El Juzgado Federal en lo Civil, Comercial y Contencioso Administrativo N° 1 de San Martín, a cargo del juez Oscar Alberto Papavero, hizo lugar a la demanda por daños y perjuicios promovida por los padres de un joven de 16 años que falleció tras caer a las vías del Ferrocarril Urquiza y condenó a Metrovías S.A., y a su aseguradora.
La sentencia fue dictada en los autos “VOR y otro c/ Metrovías S.A. s/ daños y perjuicios”, donde se analizaron las circunstancias del accidente ocurrido el 12 de octubre de 2019 en la estación General Lemos.
De acuerdo con la demanda, el adolescente se encontraba junto a un grupo de amigos esperando el primer servicio ferroviario, alrededor de las 3.30 de la madrugada, luego de asistir a una fiesta de egresados. En un contexto de lluvia intensa, el joven se asomó para observar si se aproximaba el tren, pisó una chapa metálica colocada sobre el andén, resbaló y cayó a las vías, donde tomó contacto con el tercer riel y murió electrocutado en forma inmediata.
Los actores sostuvieron que el andén presentaba deficiencias estructurales, falta de señalización adecuada, iluminación insuficiente y cámaras de seguridad fuera de funcionamiento, circunstancias que, a su entender, configuraban un incumplimiento del deber de seguridad a cargo de la empresa concesionaria del servicio.
Metrovías reconoció la ocurrencia del fallecimiento, pero negó su responsabilidad. Alegó que el joven se encontraba en un lugar indebido del andén, que su conducta fue imprudente y que ese obrar interrumpió el nexo causal. También invocó un presunto incumplimiento de los deberes parentales por parte de los progenitores y cuestionó los montos indemnizatorios reclamados.

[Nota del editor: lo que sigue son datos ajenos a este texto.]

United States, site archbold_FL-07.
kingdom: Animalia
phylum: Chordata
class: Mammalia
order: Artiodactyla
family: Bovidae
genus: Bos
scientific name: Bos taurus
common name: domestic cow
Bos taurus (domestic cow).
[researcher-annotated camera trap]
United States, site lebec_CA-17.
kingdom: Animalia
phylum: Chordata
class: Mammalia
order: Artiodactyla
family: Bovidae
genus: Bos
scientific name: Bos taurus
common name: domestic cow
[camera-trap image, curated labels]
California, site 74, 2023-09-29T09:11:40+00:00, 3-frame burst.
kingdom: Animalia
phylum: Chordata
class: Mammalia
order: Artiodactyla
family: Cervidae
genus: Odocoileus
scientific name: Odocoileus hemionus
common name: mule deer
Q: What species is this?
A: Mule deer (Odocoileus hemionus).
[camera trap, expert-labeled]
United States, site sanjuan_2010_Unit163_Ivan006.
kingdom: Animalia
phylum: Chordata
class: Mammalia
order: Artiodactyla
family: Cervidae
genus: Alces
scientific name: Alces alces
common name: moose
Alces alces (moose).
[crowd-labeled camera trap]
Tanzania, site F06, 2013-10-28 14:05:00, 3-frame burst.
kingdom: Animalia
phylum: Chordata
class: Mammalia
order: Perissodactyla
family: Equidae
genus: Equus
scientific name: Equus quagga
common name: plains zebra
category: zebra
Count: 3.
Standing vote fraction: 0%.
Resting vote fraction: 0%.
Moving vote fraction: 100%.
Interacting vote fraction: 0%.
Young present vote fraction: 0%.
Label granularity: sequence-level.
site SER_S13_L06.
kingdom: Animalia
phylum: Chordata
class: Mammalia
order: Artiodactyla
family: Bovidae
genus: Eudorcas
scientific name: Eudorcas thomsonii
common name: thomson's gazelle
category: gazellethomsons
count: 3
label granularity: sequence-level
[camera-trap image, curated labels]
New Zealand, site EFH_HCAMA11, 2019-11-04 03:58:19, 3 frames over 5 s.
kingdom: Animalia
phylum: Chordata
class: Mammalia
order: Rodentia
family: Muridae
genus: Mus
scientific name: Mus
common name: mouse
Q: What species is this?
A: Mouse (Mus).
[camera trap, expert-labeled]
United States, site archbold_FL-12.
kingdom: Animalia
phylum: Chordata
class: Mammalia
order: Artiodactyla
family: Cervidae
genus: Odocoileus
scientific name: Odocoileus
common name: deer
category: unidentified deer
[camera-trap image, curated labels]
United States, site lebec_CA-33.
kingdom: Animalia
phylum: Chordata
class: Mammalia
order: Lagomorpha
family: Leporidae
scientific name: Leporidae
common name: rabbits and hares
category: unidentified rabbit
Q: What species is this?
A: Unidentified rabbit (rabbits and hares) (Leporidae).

“Tratándose de daños ocasionados en la persona del viajero durante el transporte, nace automáticamente en favor de la víctima una doble presunción: [1] la de causalidad, en cuanto queda inferido “prima facie” que el daño tuvo conexión adecuada con el transporte; [2] la de responsabilidad de la empresa en la producción del perjuicio”
La aseguradora citada en garantía, Nación Seguros S.A., opuso las defensas propias del contrato de seguro y solicitó que cualquier condena se ajustara a los límites de la póliza.
“Tratándose de daños ocasionados en la persona del viajero durante el transporte, nace automáticamente en favor de la víctima una doble presunción: [1] la de causalidad, en cuanto queda inferido “prima facie” que el daño tuvo conexión adecuada con el transporte; [2] la de responsabilidad de la empresa en la producción del perjuicio”, aclaró el magistrado.
El juez Papavero tuvo por acreditado el accidente y examinó en detalle la prueba producida. Valoró informes de la Comisión Nacional de Regulación del Transporte, que dieron cuenta de sanciones previas a la empresa por deficiencias en la conservación e iluminación de la estación, así como la pericia técnica, que indicó que las chapas metálicas del andén reducen su adherencia cuando están mojadas:
“De las pruebas arrimadas, se respalda los dichos de los actores en cuanto a las circunstancias de tiempo y modo del hecho dañoso, por cuanto no se ha podido precisar la existencia de algún tipo de culpa de la víctima o de un tercero por quien la demandada no deba responder, no obstante que ello era una carga de su propio interés”.
“La muerte de un hijo supone para sus padres la pérdida de una razonable posibilidad de asistencia futura en situaciones naturales que pueden requerirla (vejez, enfermedad, etc.), por lo que el deceso ocasiona entonces un daño indemnizable…La partida indemnizatoria por el valor vida y la pérdida de chance acaecida por el óbito del hijo menor, la justiprecio en la suma estimada de pesos cuarenta millones ($ 40.000.000), para ambos damnificados indirectos de aquel infortunio”
En ese sentido, sostuvo que la existencia de un andén sin demarcación visible, con superficies metálicas resbaladizas bajo la lluvia y con antecedentes de deficiente mantenimiento, configuró un incumplimiento de ese deber. El juez señaló que el daño se produjo dentro del ámbito de control de la empresa y en el marco de la prestación del servicio público de transporte.
“La muerte de un hijo supone para sus padres la pérdida de una razonable posibilidad de asistencia futura en situaciones naturales que pueden requerirla (vejez, enfermedad, etc.), por lo que el deceso ocasiona entonces un daño indemnizable…La partida indemnizatoria por el valor vida y la pérdida de chance acaecida por el óbito del hijo menor, la justiprecio en la suma estimada de pesos cuarenta millones ($ 40.000.000), para ambos damnificados indirectos de aquel infortunio”, sentenció.